▸ WHAT THIS TASK INVOLVES:
The expected result is a word-for-word copy of the entries, minus any pictures.

▸ MATERIAL PROVIDED:
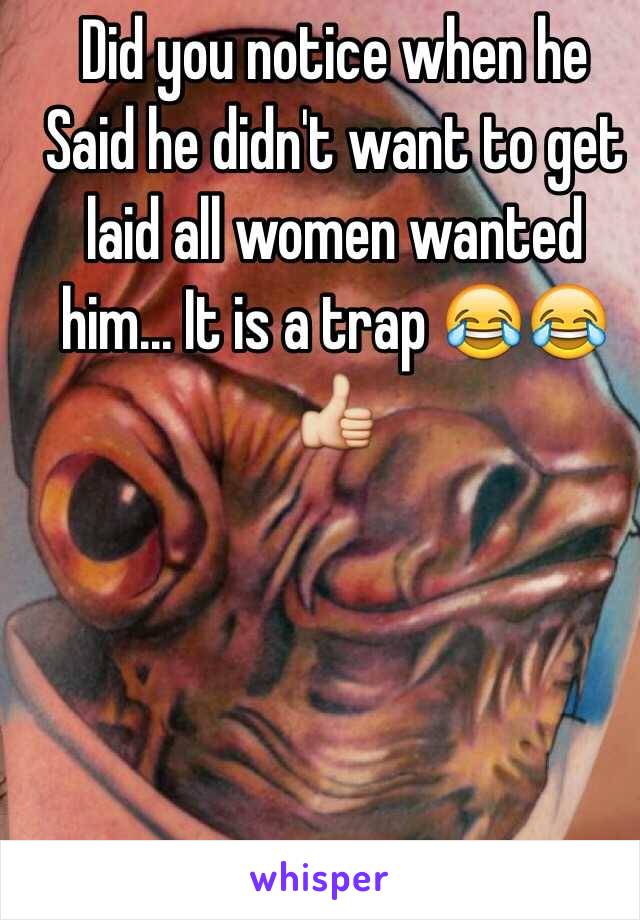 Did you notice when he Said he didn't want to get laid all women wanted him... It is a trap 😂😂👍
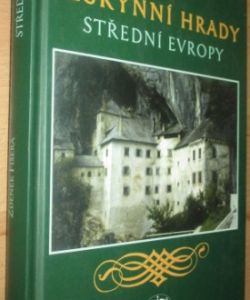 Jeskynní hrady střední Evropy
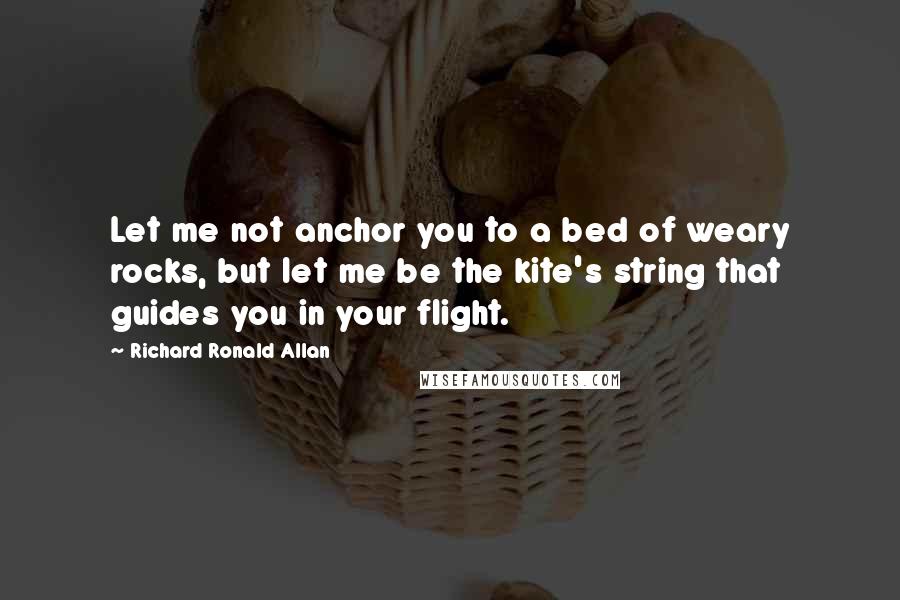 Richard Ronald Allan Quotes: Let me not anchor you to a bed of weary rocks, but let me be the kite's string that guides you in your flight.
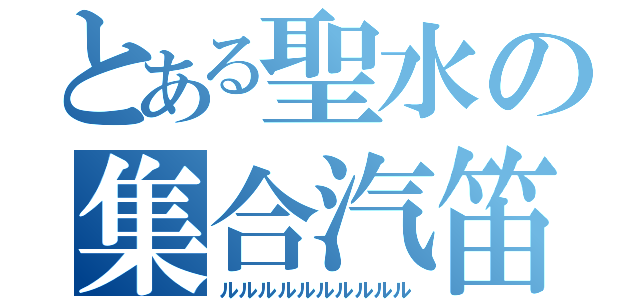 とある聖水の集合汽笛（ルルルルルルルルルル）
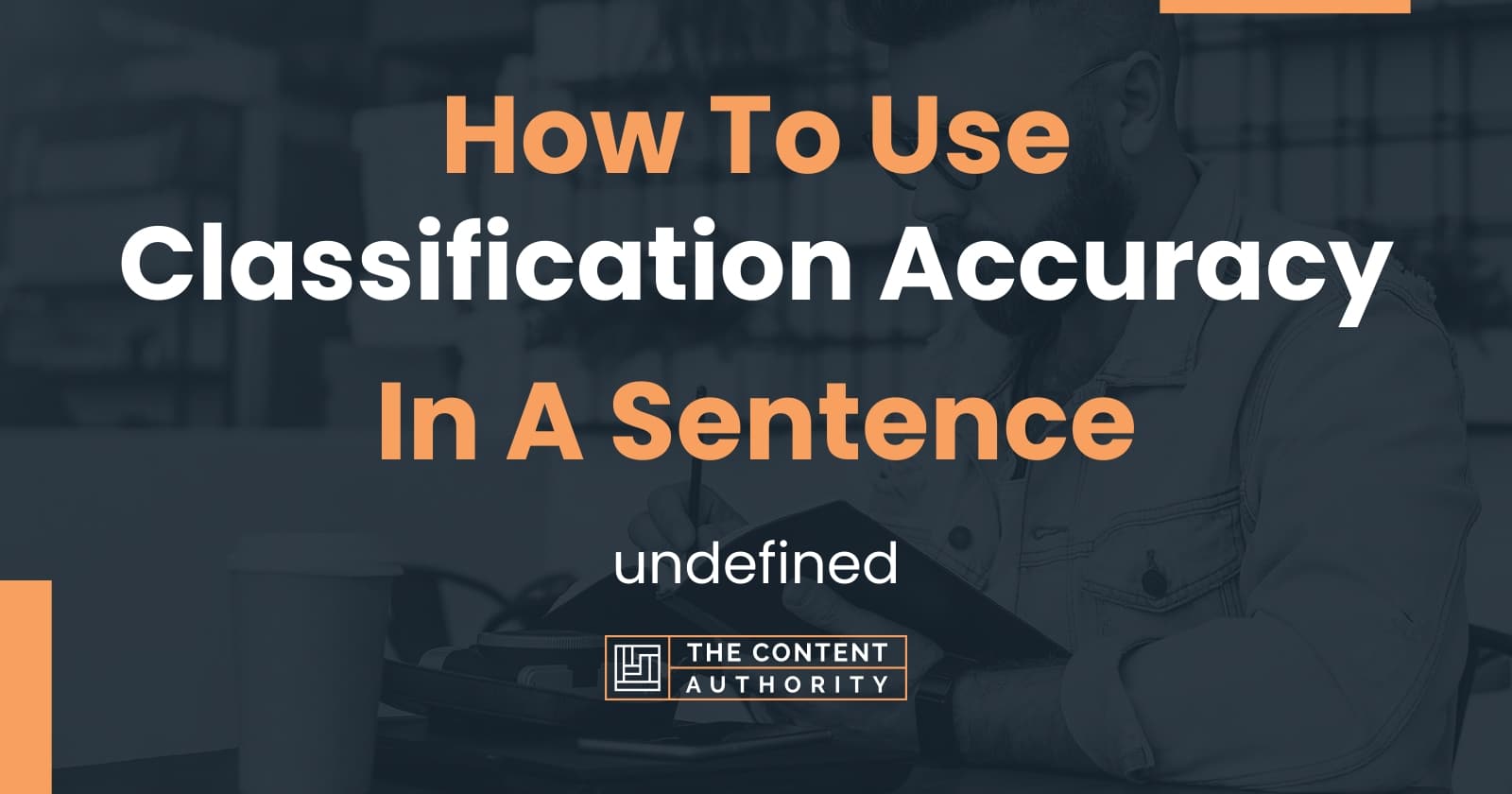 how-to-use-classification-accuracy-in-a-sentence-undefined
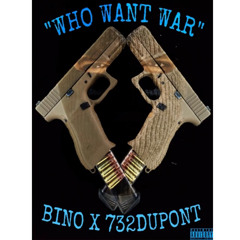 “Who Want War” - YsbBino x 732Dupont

▸ YOUR RESPONSE:
 Did you notice when he Said he didn't want to get laid all women wanted him... It is a trap 😂😂👍
 Jeskynní hrady střední Evropy
 Richard Ronald Allan Quotes: Let me not anchor you to a bed of weary rocks, but let me be the kite's string that guides you in your flight.
 とある聖水の集合汽笛（ルルルルルルルルルル）
 how-to-use-classification-accuracy-in-a-sentence-undefined
 “Who Want War” - YsbBino x 732Dupont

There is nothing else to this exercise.